Trecho da página:
##############################
Nas trilhas da luta pelo
reconhecimento étnico quilombola da Comunidade Rural Santa Rosa em Boa
Vista-PB: Um pouco do histórico da comunidade, através de relatos dos moradores
e moradoras mais antigos.
por Cibelle Jovem Leal[1]
A
Comunidade Rural Santa Rosa em Boa Vista, município do Cariri Oriental da
Paraíba, se autorreconhece enquanto comunidade quilombola, tendo em vista o
fenótipo das famílias que residem na comunidade rural caracteristicamente
negra. Com cerca de quarenta e duas famílias de traços naturais e culturais
negros, a comunidade se construiu com essa identidade. Haja vista, que lá
viveram louceiras, parteiras e rezadeiras, práticas majoritárias de mulheres
negras rurais, que significavam a forma de sobrevivência e de sustento das
famílias.
Por sua vez, ao entrevistarmos Dona
Joseane de Lima Monteiro[2], de
quarenta e cinco anos, e a questionarmos sobre a sua identidade étnica, a mesma
responde que é “negra com todo orgulho. A gente aqui é uma família só, desde
meus avós que é tudo negro. Minha mãe fazia panela de barro, era parteira”
(Entrevista realizada no dia 10 de abril de 2017)[3]. Nessa
fala podemos perceber a relação que a entrevistada faz com as práticas de
fabricação de louças e de realização de partos naturais com a identidade negra
da família, que Joseane aponta ser uma só devido as relações conjugais que se
estabeleceram entre primos e primas, mantendo o fenótipo negróide da
comunidade.
Já,
Edilene Monteiro chama atenção na sua fala quando expressa que há preconceito
para com os moradores e moradoras da comunidade, quando são chamados/as de
“negros de Santa Rosa” pela população urbana do município de Boa Vista. Mas
que, no entanto, não entende como algo depreciativo, pois se sente orgulhosa em
ter sua negritude, marca histórica da sua família.
A comunidade passa por muitos
preconceitos, por serem chamados de “negros de Santa Rosa”, então não vendo
algo pejorativo, tentamos mostrar que é um orgulho para a comunidade sermos
chamados de negros. Minha identificação étnica é negra com orgulho, é de berço,
é de origem. Minha família sempre incentivou a ter orgulho com a cor preta
(Entrevista realizada no dia 10 de abril de 2017).
É
importante salientar que muitas comunidades reconhecidas como comunidades
remanescentes de quilombos possuem essa identificação por moradores das áreas
urbanas e circunvizinhas, tais como constam em alguns relatórios antropológicos
acerca de Caiana dos Crioulos e Matão - conhecidos como “os negros de Caiana” e
“os negros do Matão”. Ou seja, uma identificação que possa tentar
inferiorizá-los enquanto pessoas negras, é usada por estas como uma identidade
de orgulho, de luta, de resistência e de empoderamento, a partir sobretudo do
autorreconhecimento e do reconhecimento histórico, antropológico e social.
##############################
Material coletado:
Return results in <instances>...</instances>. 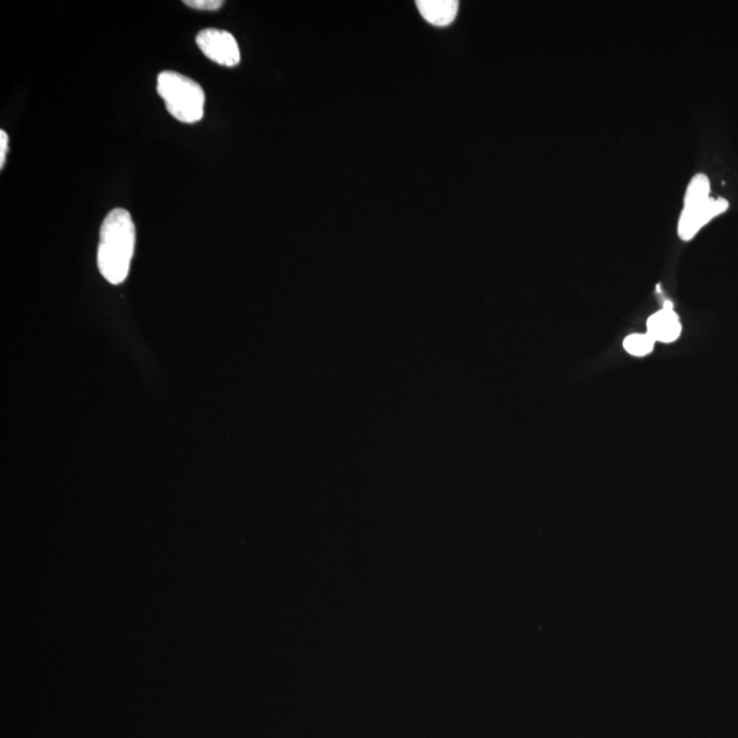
##############################
Desafio:
Verifique se cada afirmação a seguir concorda com o texto sobre a Comunidade Rural Santa Rosa. Responda sim ou não a cada uma e cite literalmente as palavras do texto que decidem a resposta.
(a) A comunidade reúne cerca de quarenta e duas famílias.
(b) Joseane de Lima Monteiro tinha cinquenta anos quando foi entrevistada.
(c) Edilene Monteiro considera depreciativo ser chamada de “negros de Santa Rosa”.

Solução da tarefa:
(a) Sim: “Com cerca de quarenta e duas famílias”.
(b) Não: “de quarenta e cinco anos”.
(c) Não: “não entende como algo depreciativo”.